#### WHAT YOU HAVE TO DO:
Write out, word for word, the part of the records below that opens with the line containing "In the 4.2 K chart, is" and closes with the line containing "Is the share", including both of those lines. Omit the pictures.

═════ DATA UNDER STUDY

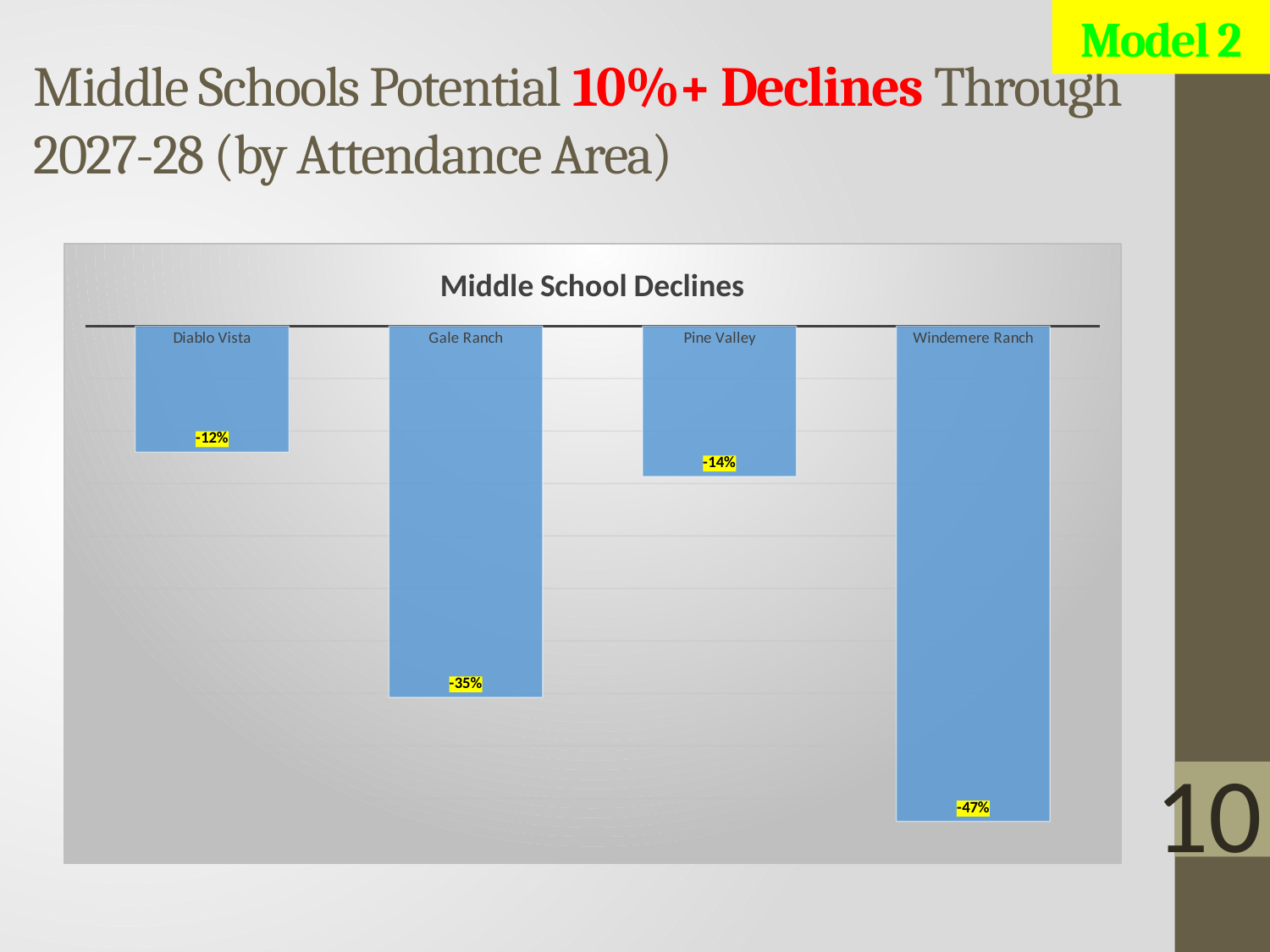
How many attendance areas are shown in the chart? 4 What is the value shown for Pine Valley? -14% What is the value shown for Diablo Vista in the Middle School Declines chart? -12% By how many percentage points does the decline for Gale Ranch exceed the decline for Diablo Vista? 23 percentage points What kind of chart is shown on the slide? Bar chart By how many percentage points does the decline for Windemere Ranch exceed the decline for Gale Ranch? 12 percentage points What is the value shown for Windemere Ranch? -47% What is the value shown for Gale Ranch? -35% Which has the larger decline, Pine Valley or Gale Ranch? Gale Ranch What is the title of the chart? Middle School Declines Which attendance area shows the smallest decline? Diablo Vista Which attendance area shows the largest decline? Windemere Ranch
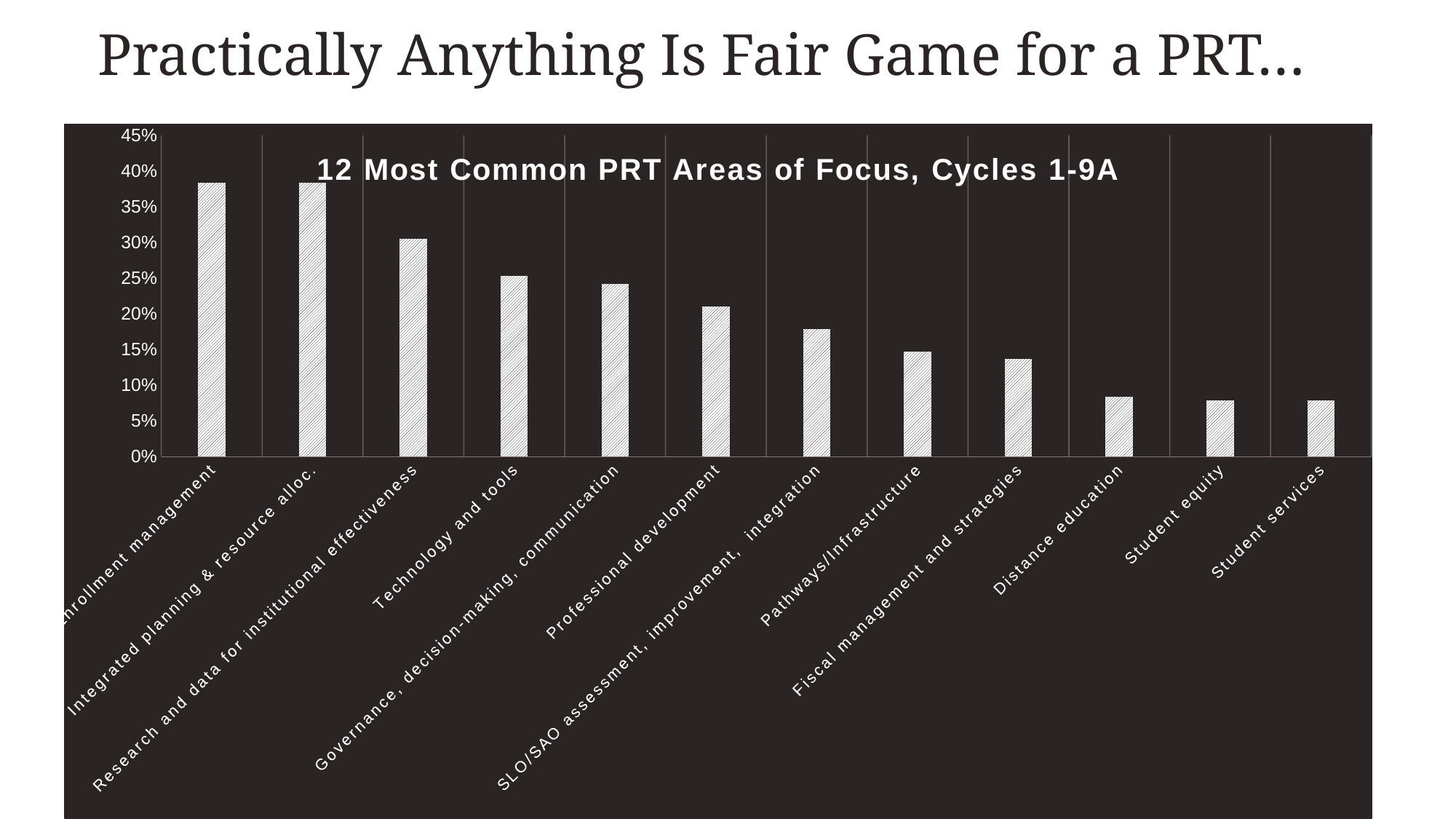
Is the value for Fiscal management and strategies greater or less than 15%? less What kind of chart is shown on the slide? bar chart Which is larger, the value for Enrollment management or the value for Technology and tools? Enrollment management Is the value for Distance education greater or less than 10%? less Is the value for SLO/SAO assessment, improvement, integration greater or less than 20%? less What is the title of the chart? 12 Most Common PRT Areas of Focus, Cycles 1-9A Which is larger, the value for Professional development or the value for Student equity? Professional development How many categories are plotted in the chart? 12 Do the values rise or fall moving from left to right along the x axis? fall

══════════
═════ DATA UNDER STUDY

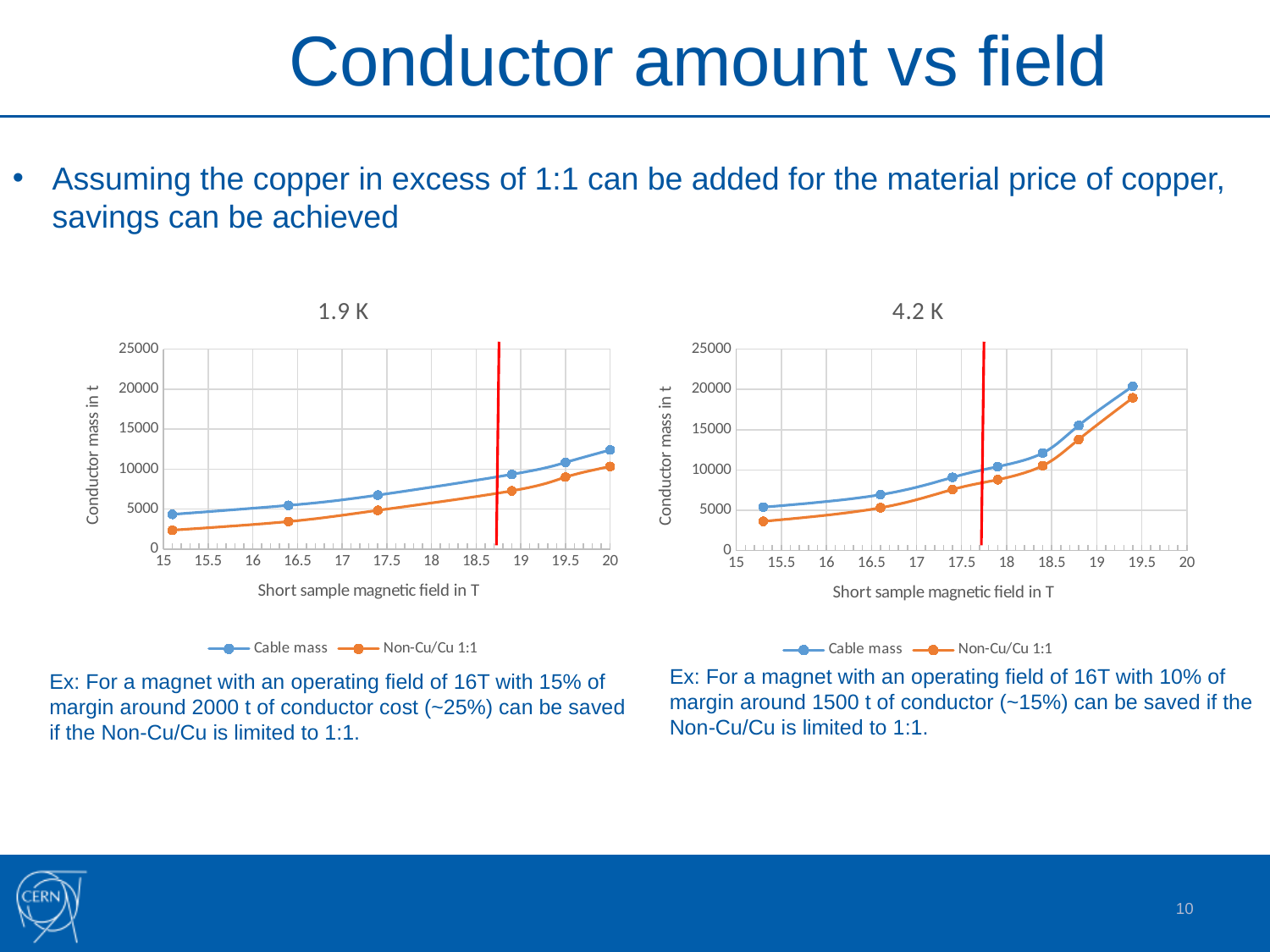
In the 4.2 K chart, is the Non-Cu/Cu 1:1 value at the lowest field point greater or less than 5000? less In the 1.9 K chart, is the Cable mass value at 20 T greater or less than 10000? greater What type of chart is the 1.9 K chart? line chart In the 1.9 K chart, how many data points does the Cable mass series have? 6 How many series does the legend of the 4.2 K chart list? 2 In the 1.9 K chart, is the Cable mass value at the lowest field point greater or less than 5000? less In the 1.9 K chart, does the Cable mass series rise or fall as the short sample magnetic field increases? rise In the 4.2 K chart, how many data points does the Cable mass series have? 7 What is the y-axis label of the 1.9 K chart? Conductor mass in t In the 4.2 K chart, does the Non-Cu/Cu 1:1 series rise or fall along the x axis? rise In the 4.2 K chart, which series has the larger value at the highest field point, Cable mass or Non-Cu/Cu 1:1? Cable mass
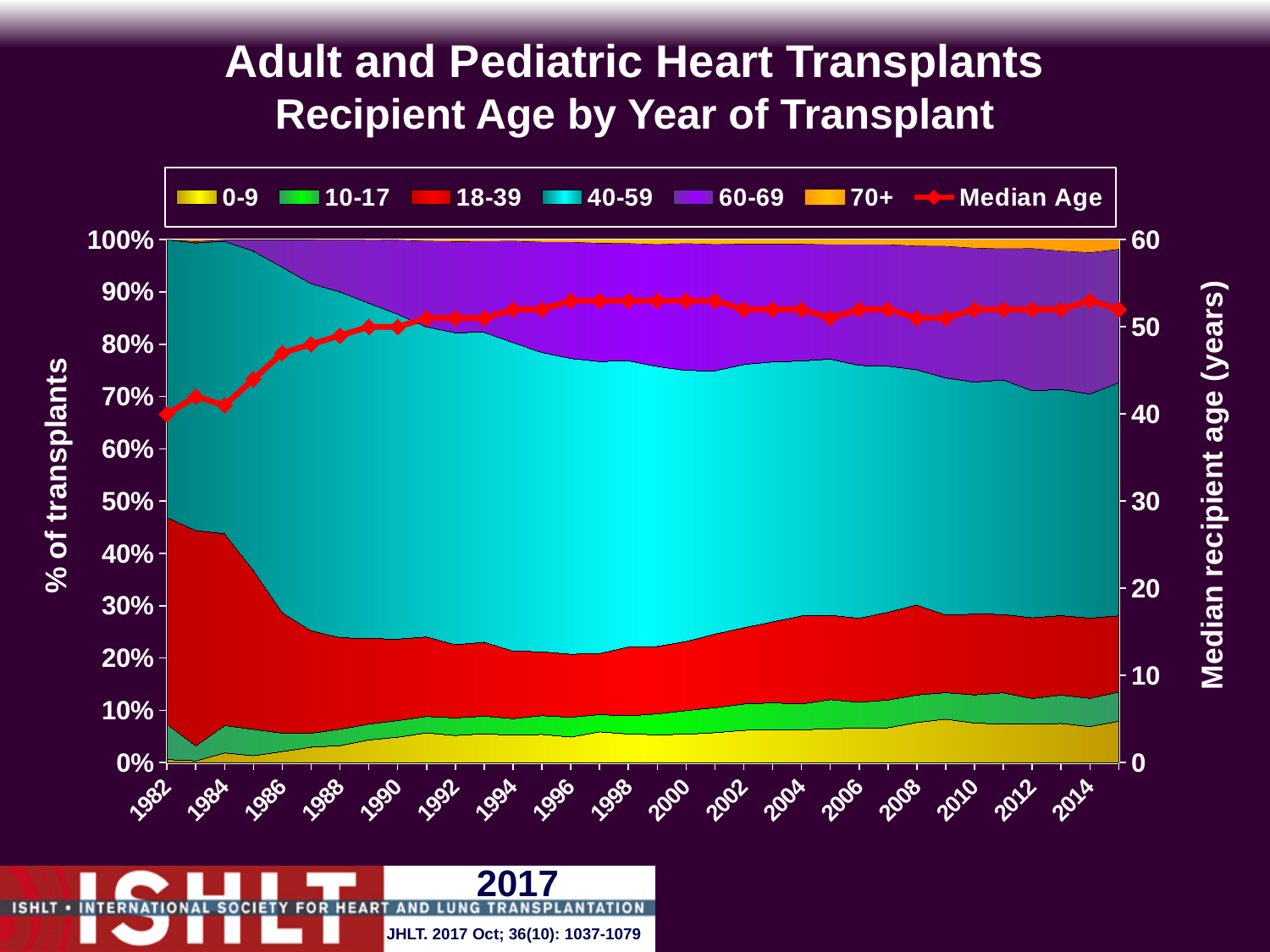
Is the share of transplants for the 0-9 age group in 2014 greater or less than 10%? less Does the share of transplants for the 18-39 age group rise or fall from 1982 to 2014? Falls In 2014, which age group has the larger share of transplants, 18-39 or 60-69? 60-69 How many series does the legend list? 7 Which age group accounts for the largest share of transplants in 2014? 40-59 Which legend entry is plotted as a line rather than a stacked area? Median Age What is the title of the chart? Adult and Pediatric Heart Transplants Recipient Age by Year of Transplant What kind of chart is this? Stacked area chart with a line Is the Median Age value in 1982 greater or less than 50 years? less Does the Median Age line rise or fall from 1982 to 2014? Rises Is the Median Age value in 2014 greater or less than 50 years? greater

══════════
═════ DATA UNDER STUDY

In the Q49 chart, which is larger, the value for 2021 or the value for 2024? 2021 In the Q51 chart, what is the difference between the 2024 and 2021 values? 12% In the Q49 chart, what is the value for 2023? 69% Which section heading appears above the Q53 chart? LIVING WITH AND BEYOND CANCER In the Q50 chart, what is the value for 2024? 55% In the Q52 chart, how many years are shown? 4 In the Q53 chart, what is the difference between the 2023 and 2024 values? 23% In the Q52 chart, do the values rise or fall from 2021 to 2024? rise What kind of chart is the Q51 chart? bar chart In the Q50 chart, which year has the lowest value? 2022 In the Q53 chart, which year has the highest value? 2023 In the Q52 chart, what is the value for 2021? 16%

══════════

#### RESULT:
In the 4.2 K chart, is the Non-Cu/Cu 1:1 value at the lowest field point greater or less than 5000? less In the 1.9 K chart, is the Cable mass value at 20 T greater or less than 10000? greater What type of chart is the 1.9 K chart? line chart In the 1.9 K chart, how many data points does the Cable mass series have? 6 How many series does the legend of the 4.2 K chart list? 2 In the 1.9 K chart, is the Cable mass value at the lowest field point greater or less than 5000? less In the 1.9 K chart, does the Cable mass series rise or fall as the short sample magnetic field increases? rise In the 4.2 K chart, how many data points does the Cable mass series have? 7 What is the y-axis label of the 1.9 K chart? Conductor mass in t In the 4.2 K chart, does the Non-Cu/Cu 1:1 series rise or fall along the x axis? rise In the 4.2 K chart, which series has the larger value at the highest field point, Cable mass or Non-Cu/Cu 1:1? Cable mass
Is the share of transplants for the 0-9 age group in 2014 greater or less than 10%? less Does the share of transplants for the 18-39 age group rise or fall from 1982 to 2014? Falls In 2014, which age group has the larger share of transplants, 18-39 or 60-69? 60-69 How many series does the legend list? 7 Which age group accounts for the largest share of transplants in 2014? 40-59 Which legend entry is plotted as a line rather than a stacked area? Median Age What is the title of the chart? Adult and Pediatric Heart Transplants Recipient Age by Year of Transplant What kind of chart is this? Stacked area chart with a line Is the Median Age value in 1982 greater or less than 50 years? less Does the Median Age line rise or fall from 1982 to 2014? Rises Is the Median Age value in 2014 greater or less than 50 years? greater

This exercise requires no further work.